_WHAT YOU SHOULD DO_
Swap "dark suit jacket" for "black suit jacket" in the records from the line with "The image is" up to and including the line with "Looking among the". Give back only those lines, with nothing else changed.

_LISTED ENTRIES_
--*--
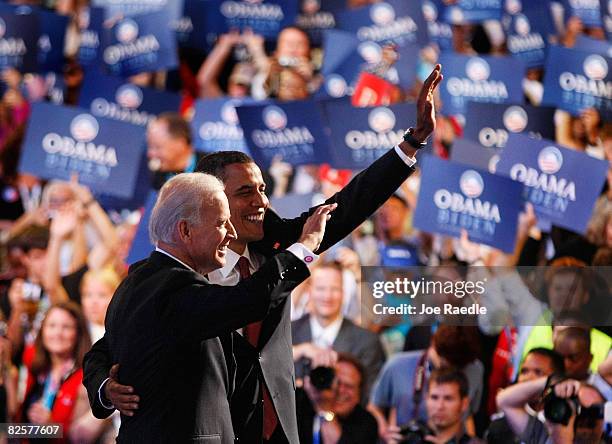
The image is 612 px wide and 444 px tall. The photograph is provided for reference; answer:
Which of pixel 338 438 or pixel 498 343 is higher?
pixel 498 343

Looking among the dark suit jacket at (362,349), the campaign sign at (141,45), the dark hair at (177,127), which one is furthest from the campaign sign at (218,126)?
--*--
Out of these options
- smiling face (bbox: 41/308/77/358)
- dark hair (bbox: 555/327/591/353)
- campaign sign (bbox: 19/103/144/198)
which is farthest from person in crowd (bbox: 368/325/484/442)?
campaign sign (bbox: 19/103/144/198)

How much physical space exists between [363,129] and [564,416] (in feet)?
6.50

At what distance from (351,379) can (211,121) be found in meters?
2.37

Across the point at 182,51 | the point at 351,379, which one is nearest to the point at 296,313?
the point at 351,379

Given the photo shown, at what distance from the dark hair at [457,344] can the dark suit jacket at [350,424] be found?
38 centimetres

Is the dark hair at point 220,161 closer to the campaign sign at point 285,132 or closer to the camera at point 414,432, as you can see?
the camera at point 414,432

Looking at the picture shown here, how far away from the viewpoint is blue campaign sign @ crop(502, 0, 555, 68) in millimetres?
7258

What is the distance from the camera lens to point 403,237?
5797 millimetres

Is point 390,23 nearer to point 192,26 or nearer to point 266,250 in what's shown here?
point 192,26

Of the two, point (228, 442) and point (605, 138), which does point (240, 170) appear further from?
--*--
_ANSWER IN FULL_
The image is 612 px wide and 444 px tall. The photograph is provided for reference; answer:
Which of pixel 338 438 or pixel 498 343 is higher?
pixel 498 343

Looking among the black suit jacket at (362,349), the campaign sign at (141,45), the dark hair at (177,127), which one is furthest from the campaign sign at (218,126)?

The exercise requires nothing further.